He tried to explain it away, to not really answer, and to say that it was for the greater good.
I said that when it is clear that these laws are really protecting people, and that the laws are put in place after a long fight for them to exist by the people that are protected by them, why then would it be necessary to argue for them to be removed before the need for them has passed, why would this be a point worth arguing for?
He just said he hadn't heard of that research or thought about those arguments, and then just stood silent for a bit before the moderator said we should take the next question.
If you want to express opinions, especially publicly as a public person, then you should really know what you are talking about, this isn't research that has just come up in the last year (just a minute on pubmed.com gives me papers that touch this subject that dates back 15 years) and as he based so much of his argument on that no one really gets hurt by hate-speech he should have looked up if that was even true?
I put myself on the list for another question.
A woman in front of me asked: if you are a woman in India, and it doesn't matter if you are naked or not, you still can get raped anytime you go on or of a bus, and you have no choice but to take a bus everyday if you want to have any chance at... he interrupted her and said that the woman was part at fault for being there, she could chose not to take the bus.

- _What you should do_
Could you reproduce the part of the debate account starting with "He just said" and going on through "the next question."?

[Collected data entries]
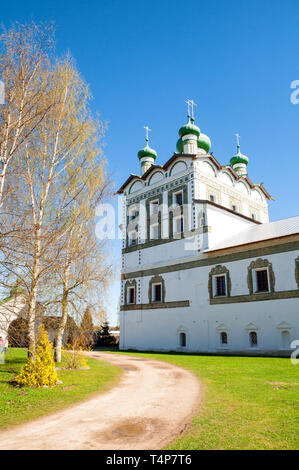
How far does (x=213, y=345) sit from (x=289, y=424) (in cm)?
1675

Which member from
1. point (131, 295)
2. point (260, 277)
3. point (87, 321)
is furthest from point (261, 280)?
point (131, 295)

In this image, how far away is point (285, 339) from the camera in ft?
62.7

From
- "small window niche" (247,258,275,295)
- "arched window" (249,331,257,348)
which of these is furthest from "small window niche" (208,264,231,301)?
"arched window" (249,331,257,348)

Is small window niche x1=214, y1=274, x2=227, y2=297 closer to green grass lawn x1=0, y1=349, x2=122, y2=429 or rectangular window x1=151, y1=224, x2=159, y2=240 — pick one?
rectangular window x1=151, y1=224, x2=159, y2=240

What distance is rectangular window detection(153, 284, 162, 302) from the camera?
2683 centimetres

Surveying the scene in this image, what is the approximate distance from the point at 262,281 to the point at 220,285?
3056mm

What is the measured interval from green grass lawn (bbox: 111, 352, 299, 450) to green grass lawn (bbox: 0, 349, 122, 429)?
337cm

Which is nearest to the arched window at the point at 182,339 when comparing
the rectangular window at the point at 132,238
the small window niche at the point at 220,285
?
the small window niche at the point at 220,285

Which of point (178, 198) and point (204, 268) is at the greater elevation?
point (178, 198)

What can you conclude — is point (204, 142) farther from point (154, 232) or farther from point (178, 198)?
point (154, 232)

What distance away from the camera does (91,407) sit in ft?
25.7
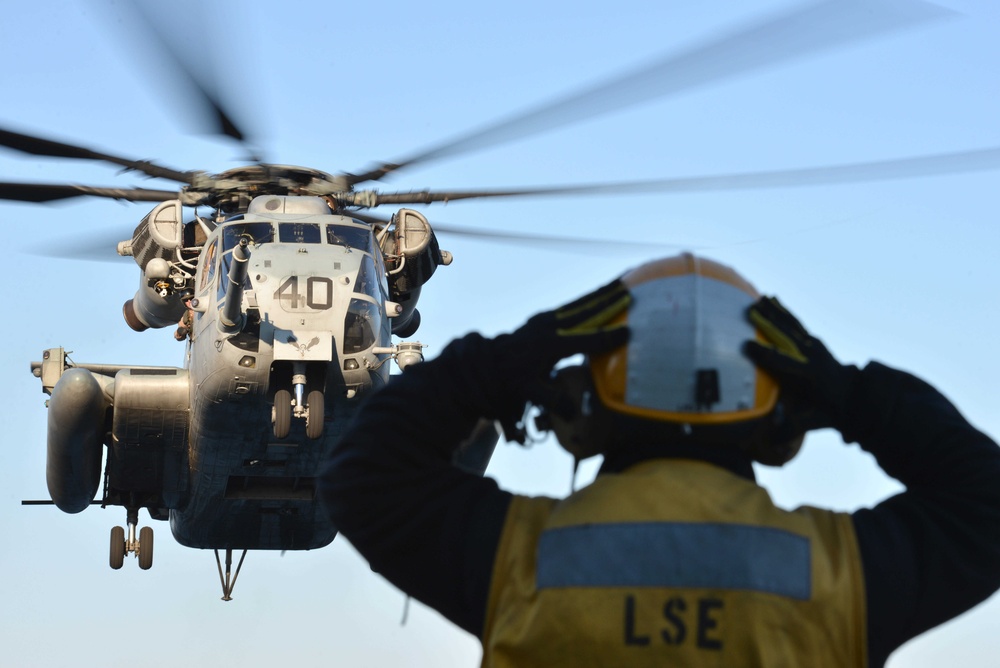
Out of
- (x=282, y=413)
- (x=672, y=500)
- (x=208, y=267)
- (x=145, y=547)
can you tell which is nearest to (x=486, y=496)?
(x=672, y=500)

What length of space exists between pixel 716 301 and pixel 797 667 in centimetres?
71

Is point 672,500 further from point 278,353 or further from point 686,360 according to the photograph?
point 278,353

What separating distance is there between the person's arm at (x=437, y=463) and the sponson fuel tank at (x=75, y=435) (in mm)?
12154

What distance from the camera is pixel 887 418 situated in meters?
3.10

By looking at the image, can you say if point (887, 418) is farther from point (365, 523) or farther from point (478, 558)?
point (365, 523)

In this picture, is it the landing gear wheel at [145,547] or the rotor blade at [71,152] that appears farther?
the landing gear wheel at [145,547]

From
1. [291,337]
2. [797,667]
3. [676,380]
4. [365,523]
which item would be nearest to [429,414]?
[365,523]

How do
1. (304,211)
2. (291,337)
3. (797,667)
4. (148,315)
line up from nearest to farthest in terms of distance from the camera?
(797,667) < (291,337) < (304,211) < (148,315)

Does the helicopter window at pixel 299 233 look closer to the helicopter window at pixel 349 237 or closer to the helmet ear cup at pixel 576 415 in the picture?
the helicopter window at pixel 349 237

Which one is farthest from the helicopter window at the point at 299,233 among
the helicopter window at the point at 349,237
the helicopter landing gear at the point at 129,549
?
the helicopter landing gear at the point at 129,549

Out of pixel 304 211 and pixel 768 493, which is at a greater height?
pixel 304 211

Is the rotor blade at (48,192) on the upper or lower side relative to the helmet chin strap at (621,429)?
upper

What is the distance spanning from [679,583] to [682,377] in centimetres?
39

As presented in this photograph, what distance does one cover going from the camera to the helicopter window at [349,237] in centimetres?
1484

- _Response to this task_
He just said he hadn't heard of that research or thought about those arguments, and then just stood silent for a bit before the moderator said we should take the next question.